Set problem
Set down, word for word, the portion of the passage on game scripting that begins at the words "With a low-level-only" and stops after "shipping new binaries.".

With a low-level-only workflow, even small changes often mean compile, link, and deploy—minutes to hours, depending on the codebase. Interpreted scripts plus JSON/XML-style configuration draw a clean boundary between the stable C++ core and the volatile content layer. You pay a modest runtime tax (parse time, interpretation) but you buy shorter iteration loops, easier A/B experiments, and content patches that do not require shipping new binaries.
...it's about convenience and development speed
Scripting enables a fundamentally different development rhythm: the write–test–fix loop collapses to seconds because languages are interpreted and many setups support hot reload. You can nudge an enemy's detection logic or aggression tuning and see the outcome immediately in-game. Modern engines add live inspectors, debug consoles, and visual debugging hooks - exactly what you want when design asks for constant pivots. Standing up several AI behavior variants in one evening becomes realistic, so teams can experiment without treating every idea like a production milestone. Compared with the C++ pipeline, where each tweak might cost thirty seconds to minutes of rebuild time, a script-forward workflow is simply easier to stay "in the zone" with.
...surprisingly, it's also about safety
Sandboxed scripting is mostly about isolation: each script runs inside a controlled environment with a deliberately narrow API. In Lua, for instance, you can spin up separate VMs (lua_State) with their own global tables and expose only the bindings you intend—blocking raw filesystem access, sockets, process spawning, and similar primitives unless you explicitly whitelist them. Typical gameplay-facing surfaces might look like SpawnActor(), GetPlayerHealth(), or PlaySound().
You can also cap risk operationally: maximum CPU time per script tick, memory budgets, instruction budgets, call counts, recursion depth (whatever your VM exposes) and hard-stop the script when a limit trips. When script code misbehaves, the interpreter can usually trap the error, log context, and let the native core keep running. Native plugins and dynamically loaded modules are different: they generally execute in-process with the engine, so a stray pointer or buffer overrun can still take the whole process down.

Data listing
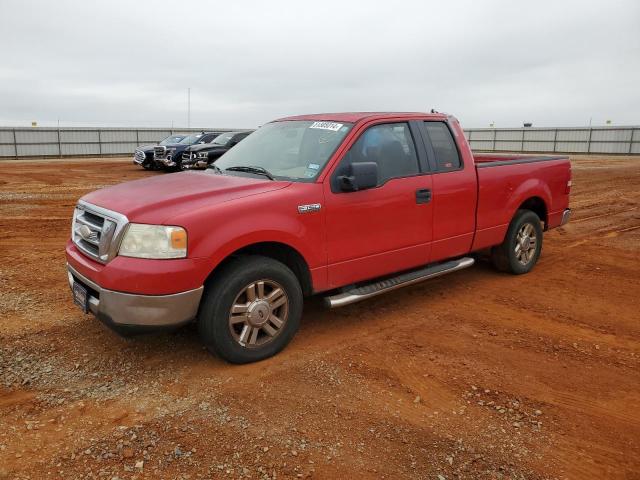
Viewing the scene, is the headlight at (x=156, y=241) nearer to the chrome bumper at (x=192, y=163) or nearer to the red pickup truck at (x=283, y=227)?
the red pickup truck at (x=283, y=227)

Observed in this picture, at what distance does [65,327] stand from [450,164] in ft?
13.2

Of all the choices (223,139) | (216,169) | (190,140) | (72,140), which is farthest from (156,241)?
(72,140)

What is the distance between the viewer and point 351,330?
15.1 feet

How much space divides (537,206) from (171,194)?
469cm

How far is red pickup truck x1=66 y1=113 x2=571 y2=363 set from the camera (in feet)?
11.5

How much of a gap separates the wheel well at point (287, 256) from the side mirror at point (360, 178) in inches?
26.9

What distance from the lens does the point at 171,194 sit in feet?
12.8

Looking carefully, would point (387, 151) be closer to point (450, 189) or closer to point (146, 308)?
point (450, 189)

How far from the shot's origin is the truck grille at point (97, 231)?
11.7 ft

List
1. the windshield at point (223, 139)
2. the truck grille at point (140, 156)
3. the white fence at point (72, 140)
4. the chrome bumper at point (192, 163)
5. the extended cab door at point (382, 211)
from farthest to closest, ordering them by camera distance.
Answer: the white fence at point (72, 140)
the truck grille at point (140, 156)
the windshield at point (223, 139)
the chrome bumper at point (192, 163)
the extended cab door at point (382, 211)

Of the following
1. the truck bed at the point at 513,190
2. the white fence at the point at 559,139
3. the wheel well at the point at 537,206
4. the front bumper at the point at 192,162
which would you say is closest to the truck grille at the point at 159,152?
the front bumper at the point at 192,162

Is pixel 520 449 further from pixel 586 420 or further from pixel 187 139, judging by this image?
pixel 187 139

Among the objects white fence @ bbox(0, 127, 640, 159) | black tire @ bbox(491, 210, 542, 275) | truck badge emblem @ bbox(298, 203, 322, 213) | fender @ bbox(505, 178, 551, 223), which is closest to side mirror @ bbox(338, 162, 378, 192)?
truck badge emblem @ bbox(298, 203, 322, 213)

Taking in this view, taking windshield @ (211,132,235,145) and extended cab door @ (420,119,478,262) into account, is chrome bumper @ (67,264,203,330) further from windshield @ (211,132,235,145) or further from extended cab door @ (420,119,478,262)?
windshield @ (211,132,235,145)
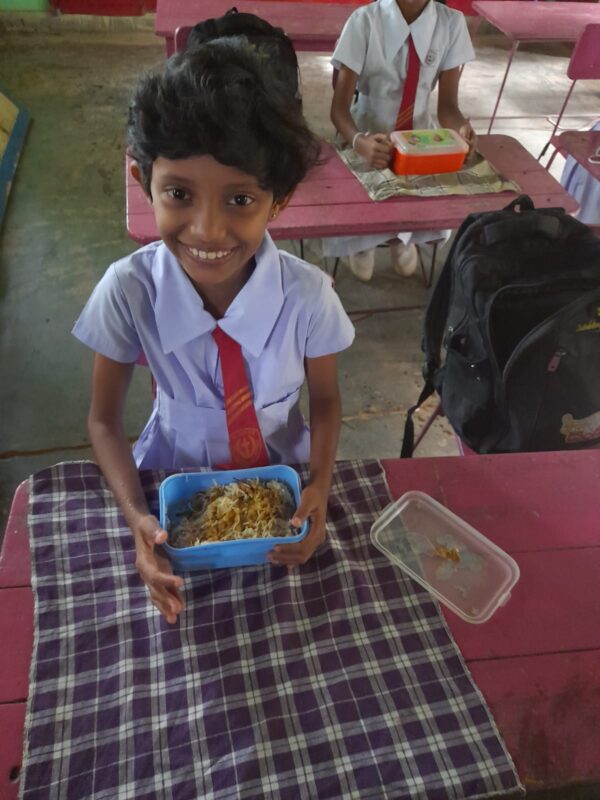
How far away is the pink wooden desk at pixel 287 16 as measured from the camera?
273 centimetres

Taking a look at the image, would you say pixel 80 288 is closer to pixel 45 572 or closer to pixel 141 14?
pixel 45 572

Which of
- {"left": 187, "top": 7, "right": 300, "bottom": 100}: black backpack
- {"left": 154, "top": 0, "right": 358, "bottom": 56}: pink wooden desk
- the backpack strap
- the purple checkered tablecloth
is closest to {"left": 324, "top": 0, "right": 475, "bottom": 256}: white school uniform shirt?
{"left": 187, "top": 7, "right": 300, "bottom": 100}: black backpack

Answer to the problem
With a low-level-only workflow, even small changes often mean compile, link, and deploy—minutes to hours, depending on the codebase. Interpreted scripts plus JSON/XML-style configuration draw a clean boundary between the stable C++ core and the volatile content layer. You pay a modest runtime tax (parse time, interpretation) but you buy shorter iteration loops, easier A/B experiments, and content patches that do not require shipping new binaries.